▸ Input rows
===============

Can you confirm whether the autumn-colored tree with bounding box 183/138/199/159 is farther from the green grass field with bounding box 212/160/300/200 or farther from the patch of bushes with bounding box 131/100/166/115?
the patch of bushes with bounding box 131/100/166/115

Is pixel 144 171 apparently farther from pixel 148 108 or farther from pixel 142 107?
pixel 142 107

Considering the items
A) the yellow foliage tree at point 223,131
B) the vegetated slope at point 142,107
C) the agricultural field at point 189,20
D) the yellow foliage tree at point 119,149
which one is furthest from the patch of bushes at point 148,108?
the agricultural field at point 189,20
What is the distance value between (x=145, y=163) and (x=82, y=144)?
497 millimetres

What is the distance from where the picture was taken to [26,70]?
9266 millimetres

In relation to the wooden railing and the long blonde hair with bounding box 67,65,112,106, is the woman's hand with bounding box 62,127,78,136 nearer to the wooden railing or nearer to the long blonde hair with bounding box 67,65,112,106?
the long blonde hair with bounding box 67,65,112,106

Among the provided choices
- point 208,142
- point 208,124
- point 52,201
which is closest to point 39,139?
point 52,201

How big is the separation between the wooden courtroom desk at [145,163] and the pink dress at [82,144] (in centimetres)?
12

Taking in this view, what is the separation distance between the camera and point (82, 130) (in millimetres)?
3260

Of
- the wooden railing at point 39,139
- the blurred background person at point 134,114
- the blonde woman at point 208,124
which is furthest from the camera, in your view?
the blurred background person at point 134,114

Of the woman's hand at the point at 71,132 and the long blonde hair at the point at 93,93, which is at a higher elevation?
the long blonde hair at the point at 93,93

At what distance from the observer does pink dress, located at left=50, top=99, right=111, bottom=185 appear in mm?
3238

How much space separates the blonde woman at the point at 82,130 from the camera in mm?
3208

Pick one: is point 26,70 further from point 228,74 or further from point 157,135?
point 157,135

===============

▸ What you should do
Copy every record above word for word, answers included, without changing anything.

▸ Response for this exercise
Can you confirm whether the autumn-colored tree with bounding box 183/138/199/159 is farther from the green grass field with bounding box 212/160/300/200 or farther from the patch of bushes with bounding box 131/100/166/115?
the patch of bushes with bounding box 131/100/166/115

Is pixel 144 171 apparently farther from pixel 148 108 or farther from pixel 142 107?
pixel 142 107

Considering the items
A) the yellow foliage tree at point 223,131
B) the vegetated slope at point 142,107
C) the agricultural field at point 189,20
D) the yellow foliage tree at point 119,149
which one is furthest from the patch of bushes at point 148,108?
the agricultural field at point 189,20
What is the distance value between (x=145, y=163) and (x=82, y=144)?
497 millimetres

What is the distance from where the picture was taken to [26,70]?
9266 millimetres

In relation to the wooden railing and the long blonde hair with bounding box 67,65,112,106, is the woman's hand with bounding box 62,127,78,136 nearer to the wooden railing or nearer to the long blonde hair with bounding box 67,65,112,106?
the long blonde hair with bounding box 67,65,112,106

Among the provided choices
- point 208,142
- point 208,124
- point 52,201
which is closest to point 39,139?
point 52,201

How big is the separation between the wooden courtroom desk at [145,163] and the pink dress at [82,144] (in centimetres)?
12

Taking in this view, what is the separation distance between the camera and point (82, 130) (in millimetres)?
3260

Of
- the wooden railing at point 39,139
- the blurred background person at point 134,114
- the blonde woman at point 208,124
which is furthest from the camera, in your view?
the blurred background person at point 134,114

Of the woman's hand at the point at 71,132 and the long blonde hair at the point at 93,93, which is at a higher elevation?
the long blonde hair at the point at 93,93

At what distance from the observer does pink dress, located at left=50, top=99, right=111, bottom=185 appear in mm?
3238

How much space separates the blonde woman at the point at 82,130 from the camera in mm?
3208

Pick one: is point 26,70 further from point 228,74 or further from point 157,135?
point 157,135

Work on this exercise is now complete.